What is asked:
What is needed is an exact repeat of the lines from the line containing "From the viewpoint" through the final line of the entries below, and nothing else.

Task material:
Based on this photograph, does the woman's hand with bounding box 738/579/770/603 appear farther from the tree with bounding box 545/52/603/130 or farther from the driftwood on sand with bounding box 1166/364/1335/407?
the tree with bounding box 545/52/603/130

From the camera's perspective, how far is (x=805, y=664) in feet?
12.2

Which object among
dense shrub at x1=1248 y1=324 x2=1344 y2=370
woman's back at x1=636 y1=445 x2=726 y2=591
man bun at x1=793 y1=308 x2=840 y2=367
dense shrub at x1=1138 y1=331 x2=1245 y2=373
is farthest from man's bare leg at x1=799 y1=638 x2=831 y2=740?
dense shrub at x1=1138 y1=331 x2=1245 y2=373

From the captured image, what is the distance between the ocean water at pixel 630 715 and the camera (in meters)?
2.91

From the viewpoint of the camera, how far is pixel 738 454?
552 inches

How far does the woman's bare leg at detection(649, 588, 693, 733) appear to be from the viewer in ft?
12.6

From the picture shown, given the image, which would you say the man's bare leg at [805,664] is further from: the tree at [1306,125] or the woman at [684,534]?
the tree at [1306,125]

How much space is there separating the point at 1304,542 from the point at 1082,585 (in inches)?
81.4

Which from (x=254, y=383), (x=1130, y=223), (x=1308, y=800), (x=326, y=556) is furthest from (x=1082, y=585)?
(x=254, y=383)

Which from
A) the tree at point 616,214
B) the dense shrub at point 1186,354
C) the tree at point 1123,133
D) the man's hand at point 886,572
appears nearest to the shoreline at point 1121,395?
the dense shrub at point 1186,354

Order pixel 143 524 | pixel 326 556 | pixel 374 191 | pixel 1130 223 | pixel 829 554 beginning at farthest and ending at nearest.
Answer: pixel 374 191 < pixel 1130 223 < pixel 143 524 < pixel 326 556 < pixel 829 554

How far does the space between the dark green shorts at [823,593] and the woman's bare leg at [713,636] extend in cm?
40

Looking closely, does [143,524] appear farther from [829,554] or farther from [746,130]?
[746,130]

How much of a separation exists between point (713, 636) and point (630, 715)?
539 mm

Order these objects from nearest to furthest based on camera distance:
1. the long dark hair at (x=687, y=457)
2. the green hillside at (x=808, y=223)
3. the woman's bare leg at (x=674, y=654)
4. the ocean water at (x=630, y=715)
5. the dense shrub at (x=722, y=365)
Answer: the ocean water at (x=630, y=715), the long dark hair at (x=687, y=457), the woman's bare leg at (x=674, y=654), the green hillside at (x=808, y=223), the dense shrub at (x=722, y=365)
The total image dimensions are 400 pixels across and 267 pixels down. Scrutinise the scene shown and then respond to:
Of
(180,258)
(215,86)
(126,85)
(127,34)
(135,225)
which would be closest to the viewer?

Result for this task:
From the viewpoint of the camera, how far is pixel 738 454?
552 inches

How far does the woman's bare leg at detection(649, 588, 693, 733) appear to be from the viewer in ft?
12.6

From the picture shown, given the image, which would you say the man's bare leg at [805,664] is further from: the tree at [1306,125] or the woman at [684,534]?
the tree at [1306,125]

How much space is there separating the point at 1304,542 from the point at 1082,585 (in inches)?
81.4

Which from (x=254, y=383), (x=1130, y=223), (x=1308, y=800), (x=326, y=556) is furthest from (x=1082, y=585)?
(x=254, y=383)

Which from
A) the tree at point 616,214
B) the dense shrub at point 1186,354
C) the tree at point 1123,133
D) the man's hand at point 886,572
appears nearest to the shoreline at point 1121,395?
the dense shrub at point 1186,354

Order pixel 143 524 | pixel 326 556 | pixel 374 191 | pixel 1130 223 | pixel 829 554 beginning at farthest and ending at nearest.
Answer: pixel 374 191 < pixel 1130 223 < pixel 143 524 < pixel 326 556 < pixel 829 554

How far does the space between the dark green shorts at [823,593] and the woman's bare leg at [713,636] extend in cm?
40

Looking closely, does [143,524] appear farther from [829,554] or farther from [746,130]?
[746,130]

How much of a separation exists between point (713, 636) and point (630, 715)?
539 mm

Order these objects from nearest to furthest based on camera distance:
1. the long dark hair at (x=687, y=457)
2. the green hillside at (x=808, y=223)
3. the woman's bare leg at (x=674, y=654)
4. the ocean water at (x=630, y=715)
5. the dense shrub at (x=722, y=365)
Answer: the ocean water at (x=630, y=715), the long dark hair at (x=687, y=457), the woman's bare leg at (x=674, y=654), the green hillside at (x=808, y=223), the dense shrub at (x=722, y=365)
The total image dimensions are 400 pixels across and 267 pixels down. Scrutinise the scene shown and then respond to:
Of
(180,258)
(215,86)
(126,85)
(127,34)
(135,225)
which would be closest to the viewer?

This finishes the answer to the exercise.